(Data entries)

↓↓↓

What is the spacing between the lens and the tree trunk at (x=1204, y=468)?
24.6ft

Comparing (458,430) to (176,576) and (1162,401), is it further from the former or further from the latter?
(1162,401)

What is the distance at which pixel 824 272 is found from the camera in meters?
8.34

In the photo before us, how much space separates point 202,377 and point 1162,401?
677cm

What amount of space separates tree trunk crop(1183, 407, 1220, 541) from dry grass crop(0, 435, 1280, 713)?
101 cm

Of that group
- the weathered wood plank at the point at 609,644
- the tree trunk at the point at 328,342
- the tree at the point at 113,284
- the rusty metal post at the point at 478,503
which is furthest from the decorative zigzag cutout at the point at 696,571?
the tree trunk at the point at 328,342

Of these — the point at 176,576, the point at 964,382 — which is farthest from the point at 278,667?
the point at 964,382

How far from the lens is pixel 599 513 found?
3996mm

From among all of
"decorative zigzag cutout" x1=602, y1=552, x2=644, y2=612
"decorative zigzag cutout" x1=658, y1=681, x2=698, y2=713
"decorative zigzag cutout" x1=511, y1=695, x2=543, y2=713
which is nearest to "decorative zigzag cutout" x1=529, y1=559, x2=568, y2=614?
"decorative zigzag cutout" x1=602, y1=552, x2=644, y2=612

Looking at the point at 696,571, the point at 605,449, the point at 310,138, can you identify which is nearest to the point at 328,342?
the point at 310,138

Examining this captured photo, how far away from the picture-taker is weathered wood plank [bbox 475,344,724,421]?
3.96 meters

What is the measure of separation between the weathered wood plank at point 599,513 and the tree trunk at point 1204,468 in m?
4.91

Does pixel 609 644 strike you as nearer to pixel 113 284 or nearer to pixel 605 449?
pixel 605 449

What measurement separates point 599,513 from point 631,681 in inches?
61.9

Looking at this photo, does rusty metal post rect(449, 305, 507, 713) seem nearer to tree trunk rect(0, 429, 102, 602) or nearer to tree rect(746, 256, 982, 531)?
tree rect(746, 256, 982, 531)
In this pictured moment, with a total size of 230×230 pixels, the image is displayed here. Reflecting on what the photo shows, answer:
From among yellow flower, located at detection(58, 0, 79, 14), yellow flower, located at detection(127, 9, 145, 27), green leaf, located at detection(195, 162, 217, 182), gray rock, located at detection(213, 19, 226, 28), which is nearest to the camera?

↑↑↑

:: The request ::
Lay out every nonblank line of the data above as a Markdown table with the columns "Row" and "Line". Number the rows in order, starting at 1.

:: Task output ::
| Row | Line |
|---|---|
| 1 | What is the spacing between the lens and the tree trunk at (x=1204, y=468)? |
| 2 | 24.6ft |
| 3 | Comparing (458,430) to (176,576) and (1162,401), is it further from the former or further from the latter? |
| 4 | (1162,401) |
| 5 | What is the distance at which pixel 824 272 is found from the camera in meters? |
| 6 | 8.34 |
| 7 | In the photo before us, how much space separates point 202,377 and point 1162,401? |
| 8 | 677cm |
| 9 | What amount of space separates tree trunk crop(1183, 407, 1220, 541) from dry grass crop(0, 435, 1280, 713)? |
| 10 | 101 cm |
| 11 | Of that group |
| 12 | - the weathered wood plank at the point at 609,644 |
| 13 | - the tree trunk at the point at 328,342 |
| 14 | - the tree at the point at 113,284 |
| 15 | - the rusty metal post at the point at 478,503 |
| 16 | which is furthest from the decorative zigzag cutout at the point at 696,571? |
| 17 | the tree trunk at the point at 328,342 |
| 18 | Of these — the point at 176,576, the point at 964,382 — which is farthest from the point at 278,667? |
| 19 | the point at 964,382 |
| 20 | How far from the lens is pixel 599 513 found? |
| 21 | 3996mm |
| 22 | From among all of |
| 23 | "decorative zigzag cutout" x1=602, y1=552, x2=644, y2=612 |
| 24 | "decorative zigzag cutout" x1=658, y1=681, x2=698, y2=713 |
| 25 | "decorative zigzag cutout" x1=511, y1=695, x2=543, y2=713 |
| 26 | which is nearest to "decorative zigzag cutout" x1=529, y1=559, x2=568, y2=614? |
| 27 | "decorative zigzag cutout" x1=602, y1=552, x2=644, y2=612 |
| 28 | Looking at the point at 696,571, the point at 605,449, the point at 310,138, can you identify which is nearest to the point at 328,342? |
| 29 | the point at 310,138 |
| 30 | Examining this captured photo, how far away from the picture-taker is weathered wood plank [bbox 475,344,724,421]? |
| 31 | 3.96 meters |
| 32 | What is the measure of separation between the weathered wood plank at point 599,513 and the tree trunk at point 1204,468 in m? |
| 33 | 4.91 |
| 34 | Does pixel 609 644 strike you as nearer to pixel 113 284 or nearer to pixel 605 449? |
| 35 | pixel 605 449 |
| 36 | What measurement separates point 599,513 from point 631,681 in inches? |
| 37 | 61.9 |
| 38 | Looking at this photo, does rusty metal post rect(449, 305, 507, 713) seem nearer to tree trunk rect(0, 429, 102, 602) or nearer to tree rect(746, 256, 982, 531)? |
| 39 | tree rect(746, 256, 982, 531) |
| 40 | In this pictured moment, with a total size of 230×230 pixels, the image is displayed here. Reflecting on what the photo shows, answer: |
| 41 | From among yellow flower, located at detection(58, 0, 79, 14), yellow flower, located at detection(127, 9, 145, 27), green leaf, located at detection(195, 162, 217, 182), gray rock, located at detection(213, 19, 226, 28), which is nearest to the camera? |